Closed as not planned
@duncan-bayne

Description

@duncan-bayne

What happened?

Firstly, thanks for Selenium 🙏 We've been using it for 15 years, and have built a large and useful automated test suite with it ❤️

Recently we've been seeing intermittent session errors, in tests that have run (in some cases for years) without issues. These happen at various times in the test lifecycle, from before(:each) to after(:suite). They take the form:

[2024-10-04T05:14:52Z]   1) play playlist in fullscreen mode
[2024-10-04T05:14:52Z]      Got 0 failures and 4 other errors:
[2024-10-04T05:14:52Z]
[2024-10-04T05:14:52Z]      1.1) Failure/Error: super(*args, **kwargs.except(:skip_waiting_for_load))
[2024-10-04T05:14:52Z]
[2024-10-04T05:14:52Z]           Selenium::WebDriver::Error::UnknownError:
[2024-10-04T05:14:52Z]             Unable to execute request for an existing session: java.util.concurrent.TimeoutException
[2024-10-04T05:14:52Z]             Build info: version: '4.20.0', revision: '866c76ca80'
[2024-10-04T05:14:52Z]             System info: os.name: 'Linux', os.arch: 'aarch64', os.version: '6.1.106-116.188.amzn2023.aarch64', java.version: '17.0.11'
[2024-10-04T05:14:52Z]             Driver info: driver.version: unknown
[2024-10-04T05:14:52Z]           # ./spec/support/helpers/test_helpers/capybara_helpers.rb:7:in `visit'
[2024-10-04T05:14:52Z]           # ./spec/features/fullscreen/playlist_spec.rb:33:in `block (2 levels) in <top (required)>'
[2024-10-04T05:14:52Z]           # ./spec/rails_helper.rb:135:in `block (3 levels) in <top (required)>'
[2024-10-04T05:14:52Z]           # ./spec/rails_helper.rb:134:in `block (2 levels) in <top (required)>'
[2024-10-04T05:14:52Z]           # ./spec/support/good_job.rb:7:in `block (2 levels) in <top (required)>'
[2024-10-04T05:14:52Z]           # ./spec/support/database_cleaner.rb:19:in `block (2 levels) in <top (required)>'
[2024-10-04T05:14:52Z]           # ./spec/spec_helper.rb:177:in `block (4 levels) in <top (required)>'
[2024-10-04T05:14:52Z]           # ./app/lib/tiny_otel.rb:86:in `in_span'
[2024-10-04T05:14:52Z]           # ./spec/spec_helper.rb:176:in `block (3 levels) in <top (required)>'
[2024-10-04T05:14:52Z]           # ./spec/spec_helper.rb:163:in `block (2 levels) in <top (required)>'
[2024-10-04T05:14:52Z]           # ------------------
[2024-10-04T05:14:52Z]           # --- Caused by: ---
[2024-10-04T05:14:52Z]           # Selenium::WebDriver::Error::WebDriverError:
[2024-10-04T05:14:52Z]           #   java.lang.RuntimeException: Unable to execute request for an existing session: java.util.concurrent.TimeoutException

Retrying the test will often cause it to pass.
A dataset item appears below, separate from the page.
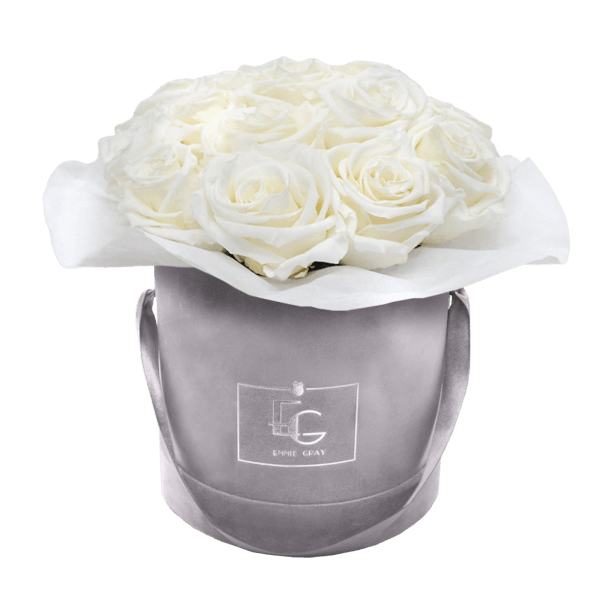 SPLENDID INFINITY ROSEBOX | PURE WHITE | S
We tried reproducing the failures locally. This was unsuccessful; the failures only happen in CI (running through Buildkite, inside Docker containers).

We then took the following steps to try to eliminate other causes of the intermittent failures. All were unsuccessful.
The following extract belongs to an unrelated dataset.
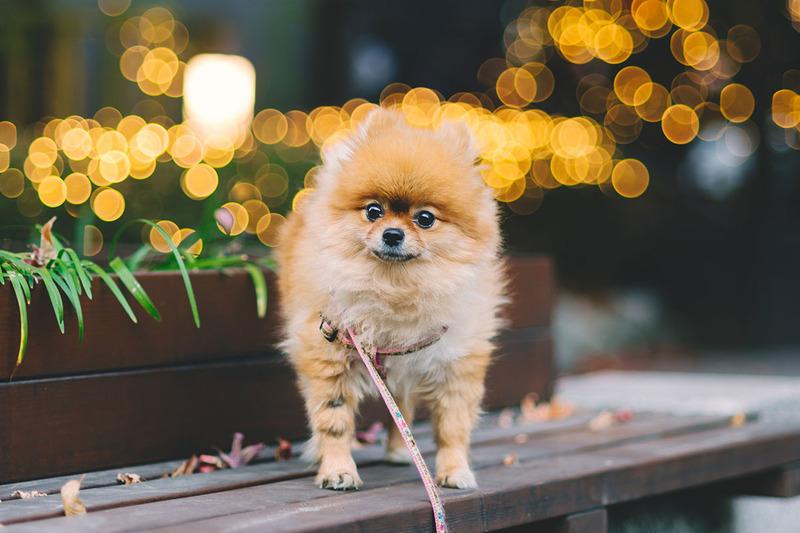 犬の知能は?どの犬種でも200位の言葉を理解できるようになります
  1. Specifying a custom HTTP client and increasing the timeout.
  2. Backing off and retrying in the case of these errors.
  3. Upgrading selenium-webdriver Gem to the very latest version (4.25.0).
  4. Upgrading to Chrome 124 from 117.
  5. Connecting to a running CI agent and inspecting. Nothing seemed amiss. CPU, memory, usage all normal.
  6. Bumping shm allocation to 8GiB from 2GiB on the containers.
  7. Downloading system logs from CI agents while running to check for OOM killing.
  8. Detaching a CI instance from Buildkite, and run the tests manually there. The intermittent session errors persisted.
  9. Doubling the size of the CI agents from c7g.8xlarge to c7g.16xlarge, in case of resource constraints.
  10. Switching from Chrome to Firefox (I was particularly surprised that this didn't resolve the issue).
  11. Explicitly closing the session at the end of every suite.
  12. Removing all session resets from tests and helpers.
  13. Trying x86 instead of ARM build agents.
  14. Running just one test group manually. This also produced the same session errors, eliminating the sheer number of tests, or the number of parallel Docker containers.
  15. Downgrading selenium-webdriver to a version from 2023.
  16. Installing Chromium and Chromedriver locally on the test container, instead of using a remote browser configuration across containers. This produced the same session errors, but with a local failure message.

We also tested switching from Selenium to Cuprite; when running under Cuprite, the tests worked reliably, which led us to believe the issue lies with Selenium.

How can we reproduce the issue?

We can't reproduce this outside the context of our CI system; however the debugging steps above lead me to believe it's an issue with Selenium.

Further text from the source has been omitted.